Labor’s newcomer candidates are Shane Broad, a Central Coast councillor and former staffer to Sid Sidebottom, who was the best performing of Labor’s non-incumbent candidates in 2010, polling 5.1%; Justine Keay, a Devonport City Council alderman and former electorate officer to Bryan Green; and Darryl Bessell, who “works on a dairy farm at Smithton, after being made redundant from McCain Foods”.
Seeking re-election for the Liberals are Jeremy Rockliff and Adam Brooks, who have respectively held seats since 2002 and 2010. Jeremy Rockliff was a former state Young Liberals president and factional moderate whose family’s connections with the Sassafras farming region reportedly go back 150 years. He was one of two new Liberals elected when incumbents Tony Rundle and Carole Cains retired at the 2002 election, emerging the star performer of the Liberal ticket with 13.1% of the vote, and his share of the vote progressed to 14.8% in 2006 and 17.1% in 2010. Since 2006 he has served as the party’s deputy leader, having secured the position in a post-election party room vote. He presently holds the shadow portfolios of health, primary industries and industrial relations.

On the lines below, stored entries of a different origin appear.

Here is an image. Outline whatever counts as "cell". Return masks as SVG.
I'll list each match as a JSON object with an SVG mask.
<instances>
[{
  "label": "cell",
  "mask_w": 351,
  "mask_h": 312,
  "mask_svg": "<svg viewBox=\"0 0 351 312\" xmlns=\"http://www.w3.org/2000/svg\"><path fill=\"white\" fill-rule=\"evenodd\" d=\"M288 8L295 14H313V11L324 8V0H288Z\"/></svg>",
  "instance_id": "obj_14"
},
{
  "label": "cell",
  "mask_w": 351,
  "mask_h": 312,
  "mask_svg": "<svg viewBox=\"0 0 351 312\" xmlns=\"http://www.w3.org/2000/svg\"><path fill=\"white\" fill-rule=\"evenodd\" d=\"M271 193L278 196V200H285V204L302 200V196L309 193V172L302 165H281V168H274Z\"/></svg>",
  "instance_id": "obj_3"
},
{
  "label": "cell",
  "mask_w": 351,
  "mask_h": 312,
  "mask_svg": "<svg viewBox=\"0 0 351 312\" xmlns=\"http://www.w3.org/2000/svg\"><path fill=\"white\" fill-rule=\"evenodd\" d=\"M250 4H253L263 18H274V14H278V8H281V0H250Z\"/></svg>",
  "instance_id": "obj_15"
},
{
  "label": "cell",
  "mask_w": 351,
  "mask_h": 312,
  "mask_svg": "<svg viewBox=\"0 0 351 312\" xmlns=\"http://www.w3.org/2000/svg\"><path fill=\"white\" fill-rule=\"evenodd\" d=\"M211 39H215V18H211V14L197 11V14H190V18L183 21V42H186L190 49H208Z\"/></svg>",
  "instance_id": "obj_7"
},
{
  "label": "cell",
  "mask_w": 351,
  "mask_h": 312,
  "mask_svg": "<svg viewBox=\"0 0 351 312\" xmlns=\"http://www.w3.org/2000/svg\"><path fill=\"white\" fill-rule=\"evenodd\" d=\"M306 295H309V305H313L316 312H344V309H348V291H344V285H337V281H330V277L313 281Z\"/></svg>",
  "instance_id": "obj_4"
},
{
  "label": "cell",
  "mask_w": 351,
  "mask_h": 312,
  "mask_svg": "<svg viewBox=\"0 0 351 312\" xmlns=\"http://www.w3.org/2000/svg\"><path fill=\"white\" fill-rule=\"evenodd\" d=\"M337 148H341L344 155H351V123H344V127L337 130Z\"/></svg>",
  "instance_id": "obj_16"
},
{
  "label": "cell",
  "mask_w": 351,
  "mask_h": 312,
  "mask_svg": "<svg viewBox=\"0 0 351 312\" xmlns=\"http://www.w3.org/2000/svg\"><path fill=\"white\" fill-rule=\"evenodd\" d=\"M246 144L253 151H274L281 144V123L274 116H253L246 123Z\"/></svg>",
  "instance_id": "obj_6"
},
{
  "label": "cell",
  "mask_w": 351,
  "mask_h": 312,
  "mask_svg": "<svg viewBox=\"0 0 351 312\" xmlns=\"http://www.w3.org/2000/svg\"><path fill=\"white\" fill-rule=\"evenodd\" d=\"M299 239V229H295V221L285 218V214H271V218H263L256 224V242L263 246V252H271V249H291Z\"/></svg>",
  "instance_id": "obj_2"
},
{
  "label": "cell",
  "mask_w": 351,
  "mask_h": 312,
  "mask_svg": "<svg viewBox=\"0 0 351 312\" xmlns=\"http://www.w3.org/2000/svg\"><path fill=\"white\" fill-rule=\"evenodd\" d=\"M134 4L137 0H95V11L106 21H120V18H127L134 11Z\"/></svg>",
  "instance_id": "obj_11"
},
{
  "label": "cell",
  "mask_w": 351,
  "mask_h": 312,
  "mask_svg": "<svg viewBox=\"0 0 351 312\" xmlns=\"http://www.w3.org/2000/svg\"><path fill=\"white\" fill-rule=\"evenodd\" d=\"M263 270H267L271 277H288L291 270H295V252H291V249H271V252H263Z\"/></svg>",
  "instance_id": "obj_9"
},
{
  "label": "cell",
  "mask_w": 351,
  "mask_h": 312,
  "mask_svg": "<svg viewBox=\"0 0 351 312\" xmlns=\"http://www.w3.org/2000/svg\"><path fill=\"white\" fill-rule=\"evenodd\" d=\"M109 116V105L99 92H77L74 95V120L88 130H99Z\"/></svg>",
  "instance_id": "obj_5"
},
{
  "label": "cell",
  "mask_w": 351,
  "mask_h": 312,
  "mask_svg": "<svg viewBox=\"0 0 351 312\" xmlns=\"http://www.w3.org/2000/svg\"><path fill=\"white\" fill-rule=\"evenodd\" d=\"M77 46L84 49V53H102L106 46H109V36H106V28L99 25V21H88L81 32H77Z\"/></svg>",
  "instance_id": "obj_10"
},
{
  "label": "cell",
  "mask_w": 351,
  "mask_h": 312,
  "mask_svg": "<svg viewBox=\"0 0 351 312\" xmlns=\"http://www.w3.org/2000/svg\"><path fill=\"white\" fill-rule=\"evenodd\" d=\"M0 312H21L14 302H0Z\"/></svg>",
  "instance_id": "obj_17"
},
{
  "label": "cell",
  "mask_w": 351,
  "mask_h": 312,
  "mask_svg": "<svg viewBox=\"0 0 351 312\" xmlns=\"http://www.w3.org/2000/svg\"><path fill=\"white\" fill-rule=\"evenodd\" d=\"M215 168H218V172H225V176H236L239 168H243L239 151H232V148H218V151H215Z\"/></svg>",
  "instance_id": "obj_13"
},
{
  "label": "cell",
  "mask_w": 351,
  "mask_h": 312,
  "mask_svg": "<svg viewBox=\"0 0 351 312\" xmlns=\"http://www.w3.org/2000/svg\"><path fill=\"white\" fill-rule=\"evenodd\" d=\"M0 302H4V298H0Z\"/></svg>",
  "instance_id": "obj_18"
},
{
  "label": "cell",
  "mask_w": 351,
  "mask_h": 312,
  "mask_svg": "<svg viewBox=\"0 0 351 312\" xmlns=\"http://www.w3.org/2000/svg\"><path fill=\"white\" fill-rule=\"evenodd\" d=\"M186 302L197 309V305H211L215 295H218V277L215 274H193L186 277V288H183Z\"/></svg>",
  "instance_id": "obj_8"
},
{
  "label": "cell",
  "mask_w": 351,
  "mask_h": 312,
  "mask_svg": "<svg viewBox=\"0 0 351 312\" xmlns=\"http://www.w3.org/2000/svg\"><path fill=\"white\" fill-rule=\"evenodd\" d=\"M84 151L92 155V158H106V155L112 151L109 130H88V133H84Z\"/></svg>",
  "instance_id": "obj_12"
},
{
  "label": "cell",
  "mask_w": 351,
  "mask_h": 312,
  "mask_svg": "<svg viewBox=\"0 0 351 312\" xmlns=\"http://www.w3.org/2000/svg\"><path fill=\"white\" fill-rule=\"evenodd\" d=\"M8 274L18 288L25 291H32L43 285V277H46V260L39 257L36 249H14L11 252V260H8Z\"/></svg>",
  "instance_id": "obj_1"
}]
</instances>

Adam Brooks was well known around Devenport before his election in 2010 due to business interests which a local newspaper report identified as including “Total Performance Sports and recently opened Essentially Mobile in Devonport plus Xcel Fitness in Shearwater as well as Port Sorell take away”. He by all accounts put a considerable amount of his own money into a high-visibility campaign which enabled him to pull off the difficult feat of unseating Liberal incumbent in Brett Whiteley, recording 10.8% of the vote to Whiteley’s 8.6%.
The new Liberal candidates are Kyron Howell, who has worked as a musical performer and tour manager in Japan, and currently works as a Japanese interpreter and trade consultant; Roger Jaensch, executive chairman of the Cradle Coast Authority and a former member of the Tasmanian Climate Action Council; and Joan Rylah, founder of pro-development group Unlock Tasmania.
Greens member Paul O’Halloran was assistant principal at the Tasmanian Academy’s Don campus before entering parliament at the 2010 election, at which he succeeded on his third attempt as the party’s lead candidate. Rounding out the Greens ticket are Chris Cornell, Melissa Houghton, Philip Nicholas and Sally O’Wheel.
Others: Kevin Morgan of the Palmer United Party candidate is being styled by his party as its “candidate for Premier of Tasmania#148;. He worked as an adviser in the Department of Premier and Cabinet from July 2010 to April 2013, during the tenures of David Bartlett and Lara Giddings, and polled 9.3% as PUP’s candidate for Braddon at the September 2013 federal election, and 14.5% as an independent candidate for the upper house seat of Montgomery the previous May. Also in the field are three Nationals candidates, one for the Australian Christians and two independents.